Commit Graph

16 Commits

Author SHA1 Message Date
Pieter Cailliau 0b34396924
Change license from BSD-3 to dual RSALv2+SSPLv1 (#13157)
[Read more about the license change
here](https://redis.com/blog/redis-adopts-dual-source-available-licensing/)
Live long and prosper 🖖
2024-03-20 22:38:24 +00:00
Oran Agra 4c54528f0f
fixes for fork child exit and test: #11463 (#11499)
Fix a few issues with the recent #11463
* use exitFromChild instead of exit
* test should ignore defunct process since that's what we expect to
  happen for thees child processes when the parent dies.
* fix typo

Co-authored-by: Binbin <binloveplay1314@qq.com>
2022-11-12 20:35:34 +02:00
Oran Agra ccaef5c923
diskless master, avoid bgsave child hung when fork parent crashes (#11463)
During a diskless sync, if the master main process crashes, the child would
have hung in `write`. This fix closes the read fd on the child side, so that if the
parent crashes, the child will get a write error and exit.

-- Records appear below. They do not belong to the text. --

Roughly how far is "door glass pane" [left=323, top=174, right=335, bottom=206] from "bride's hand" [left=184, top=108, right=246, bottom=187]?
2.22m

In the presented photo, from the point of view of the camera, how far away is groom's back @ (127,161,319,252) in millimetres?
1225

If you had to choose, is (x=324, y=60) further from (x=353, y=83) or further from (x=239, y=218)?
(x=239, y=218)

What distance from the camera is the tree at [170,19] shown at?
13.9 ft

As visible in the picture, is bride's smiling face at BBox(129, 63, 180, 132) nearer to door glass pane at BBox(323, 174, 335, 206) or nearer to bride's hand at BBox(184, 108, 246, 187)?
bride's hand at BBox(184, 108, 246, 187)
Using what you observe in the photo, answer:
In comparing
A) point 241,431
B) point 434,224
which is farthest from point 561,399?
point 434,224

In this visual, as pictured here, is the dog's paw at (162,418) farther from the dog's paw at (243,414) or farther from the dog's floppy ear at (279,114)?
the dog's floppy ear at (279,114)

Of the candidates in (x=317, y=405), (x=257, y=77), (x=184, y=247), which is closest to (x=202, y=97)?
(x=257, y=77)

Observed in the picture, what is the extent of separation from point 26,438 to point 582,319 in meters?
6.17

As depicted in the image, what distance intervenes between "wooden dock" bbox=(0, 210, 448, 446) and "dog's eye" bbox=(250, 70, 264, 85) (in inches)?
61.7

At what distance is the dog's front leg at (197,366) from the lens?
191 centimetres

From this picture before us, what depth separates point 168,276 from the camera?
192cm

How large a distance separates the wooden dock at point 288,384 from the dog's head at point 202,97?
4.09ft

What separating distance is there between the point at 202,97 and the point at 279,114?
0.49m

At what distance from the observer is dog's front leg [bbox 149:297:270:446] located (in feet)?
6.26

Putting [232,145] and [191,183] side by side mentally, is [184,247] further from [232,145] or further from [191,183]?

This change also fixes disk-based replication, BGSAVE and AOFRW.
In that case the child wouldn't have been hang, it would have just kept
running until done which may be pointless.

There is a certain degree of risk here. in case there's a BGSAVE child that could
maybe succeed and the parent dies for some reason, the old code would have let
the child keep running and maybe succeed and avoid data loss.
On the other hand, if the parent is restarted, it would have loaded an old rdb file
(or none), and then the child could reach the end and rename the rdb file (data
conflicting with what the parent has), or also have a race with another BGSAVE
child that the new parent started.

Note that i removed a comment saying a write error will be ignored in the child
and handled by the parent (this comment was very old and i don't think relevant).
2022-11-09 10:02:18 +02:00
Andy Pan 2391aefd82
Implement anetPipe() to combine creating pipe and setting flags (#9511)
Implement createPipe() to combine creating pipe and setting flags, also reduce
system calls by prioritizing pipe2() over pipe().

Without createPipe(), we have to call pipe() to create a pipe and then call some
functions (like anetCloexec() and anetNonBlock()) of anet.c to set flags respectively,
which leads to some extra system calls, now we can leverage pipe2() to combine
them and make the process of creating pipe more convergent in createPipe().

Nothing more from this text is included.